Figure 1 shows the proportion of rebreather test dives ending in failure due to an end-tidal CO2 > 8.5 kPa (top section of bars) and other causes of failure (middle section of bars) stratified by respired gas density. The numbers in the bars refer to the number of dives. At respired gas densities >6 g/L–1, there is a sharp increase in the risk of dive failure, with most failures being caused by dangerous levels of CO2 retention.1

Anthony and Mitchell found that both rebreather and open-circuit divers retained a dangerous level of CO2 when their respired gas density reached 6.0g/L (normal air is approximately 1.293 g/L at 1 ATA) (Figure 1, Table 1). Previous studies2 found that CO2 retention during exercise at 6.8 ATA (8.79 g/L) resulted in two subjects requiring rescue from a wet pot (a hyperbaric chamber filled with water and pressurized to simulate a particular depth) due to CO2-induced incapacitation without any self-awareness of the symptoms. Further complicating the issue, Christian Lambertsen and his colleagues found that at just 4 ATA — the pressure we would experience at 99 feet of seawater (fsw), where the density of air is about 5.17 g/L — maximum expiratory gas flow and ventilation rate were nearly half of what they were at 1 ATA.3 The evidence appears to indicate that gas density has a profound effect on not just WOB and CO2 evolution and elimination but also our ability to effectively respire and exchange gas.

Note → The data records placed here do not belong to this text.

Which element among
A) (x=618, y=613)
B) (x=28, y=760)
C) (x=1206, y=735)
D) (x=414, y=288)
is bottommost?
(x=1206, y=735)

Anthony and Mitchell summarize their research by recommending an ideal gas density of 5.2 g/L, with an absolute maximum of 6.2 g/L. These numbers correspond with air diving at 102 fsw and 128 fsw, respectively.

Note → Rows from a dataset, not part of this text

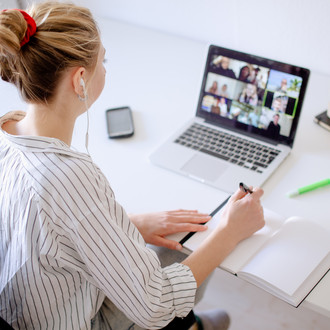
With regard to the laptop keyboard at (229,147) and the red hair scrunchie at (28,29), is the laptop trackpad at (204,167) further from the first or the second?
the red hair scrunchie at (28,29)

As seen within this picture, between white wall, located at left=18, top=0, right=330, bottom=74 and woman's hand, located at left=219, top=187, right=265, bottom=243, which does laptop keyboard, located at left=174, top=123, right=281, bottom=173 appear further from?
white wall, located at left=18, top=0, right=330, bottom=74

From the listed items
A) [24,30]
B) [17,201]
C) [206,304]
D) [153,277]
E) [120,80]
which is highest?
[24,30]

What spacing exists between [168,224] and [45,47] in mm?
438

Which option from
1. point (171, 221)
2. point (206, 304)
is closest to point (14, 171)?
point (171, 221)

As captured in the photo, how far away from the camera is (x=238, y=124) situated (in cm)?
125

Table 1. Gas density in g/L-1 for oxygen, air and common diluent gases at 1.0 ATA1,4

These limits coincide with recreational limits and significantly decrease the maximum operating depth (MOD) of many common gases. Enriched-air nitrox with 32 percent oxygen (EANx 32) at 110 fsw and 130 fsw results in densities of 5.6 g/L and 6.54 g/L, respectively, surpassing both recommended and hard limits. Common technical gases such as trimix 18/35 (18 percent oxygen, 35 percent helium and the balance nitrogen) and trimix 10/70 (10 percent oxygen and 70 percent helium) experience the same restrictions. Trimix 18/35 reaches a full 6.0 g/L at just 230 fsw (with a typical MOD of 300 fsw), and trimix 10/70 reaches a notable 10.29 g/L at its MOD of 495 fsw, far exceeding maximum recommendations and the 8.79 g/L mark that required divers to be rescued from a wet pot in the study by Dan Warkander and colleagues.2

Helium appears to be the immediate solution for divers who are concerned about WOB and correlated medical issues (immersion pulmonary edema, CO2 retention, etc.) and for technical divers who are doing even normal dives to moderate depths. Seven times less dense than nitrogen, helium also ameliorates the severity of narcosis but brings with it a host of new obstacles, including extended decompression, cost and high-pressure neurological syndrome (HPNS) concerns.

Our next steps depend heavily on the ongoing work of our hyperbaric community: In another decade we could have equipment that makes gas density a nonissue. For now we’re left to carefully mix our gases and learn all we can about human performance under pressure.


References

  1. Anthony G, Mitchell S. Respiratory physiology of rebreather diving. In: Pollock NW, Sellers SH, Godfrey JM, eds. Rebreathers and Scientific Diving. Proceedings of NPS/NOAA/DAN/AAUS June 16-19, 2015, Workshop. Durham, NC; 2016; 66-79.
  2. Warkander DE, Norfleet WT, Nagasawa GK, Lundgren CEG. CO2 retention with minimal symptoms but severe dysfunction during wet simulated dives to 6.8 ATA abs. Undersea Biomed. Res. 1990; 17(6):515-523.
  3. Lambertsen CJ, Gelfand R, Lever MJ, Bodammer G, Takano N, Reed TA, et al. Respiration and gas exchange during a 14-day continuous exposure to 5.2% O2 in N2 at pressure equivalent to 100 FSW (4 ATA). Aerosp. Med. 1973; 44:844-849.
  4. Doolette DJ, Mitchell SJ. Hyperbaric conditions. Comprehensive Physiol. 2011; 1:163-201.